*Several records*.

★ ★ ★

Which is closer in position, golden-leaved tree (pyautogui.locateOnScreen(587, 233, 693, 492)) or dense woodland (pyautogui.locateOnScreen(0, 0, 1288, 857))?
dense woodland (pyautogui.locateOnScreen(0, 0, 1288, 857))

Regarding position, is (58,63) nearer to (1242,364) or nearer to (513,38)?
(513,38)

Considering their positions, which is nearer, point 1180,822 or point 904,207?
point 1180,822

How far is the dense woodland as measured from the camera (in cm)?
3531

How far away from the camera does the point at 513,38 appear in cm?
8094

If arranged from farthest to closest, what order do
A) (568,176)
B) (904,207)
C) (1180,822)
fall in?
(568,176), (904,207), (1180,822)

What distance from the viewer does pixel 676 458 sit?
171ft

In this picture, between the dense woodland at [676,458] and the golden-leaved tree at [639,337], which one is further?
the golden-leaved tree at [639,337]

★ ★ ★

*DESCRIPTION OF THE TASK*. Put the items from the line containing "How far away" through the final line of the items into a Markdown table with the columns Row and Line, leaving out blank lines.

*SOLUTION TO THIS TASK*.
| Row | Line |
|---|---|
| 1 | How far away from the camera does the point at 513,38 appear in cm? |
| 2 | 8094 |
| 3 | If arranged from farthest to closest, what order do |
| 4 | A) (568,176) |
| 5 | B) (904,207) |
| 6 | C) (1180,822) |
| 7 | fall in? |
| 8 | (568,176), (904,207), (1180,822) |
| 9 | What distance from the viewer does pixel 676 458 sit? |
| 10 | 171ft |
| 11 | In this picture, between the dense woodland at [676,458] and the golden-leaved tree at [639,337], which one is further? |
| 12 | the golden-leaved tree at [639,337] |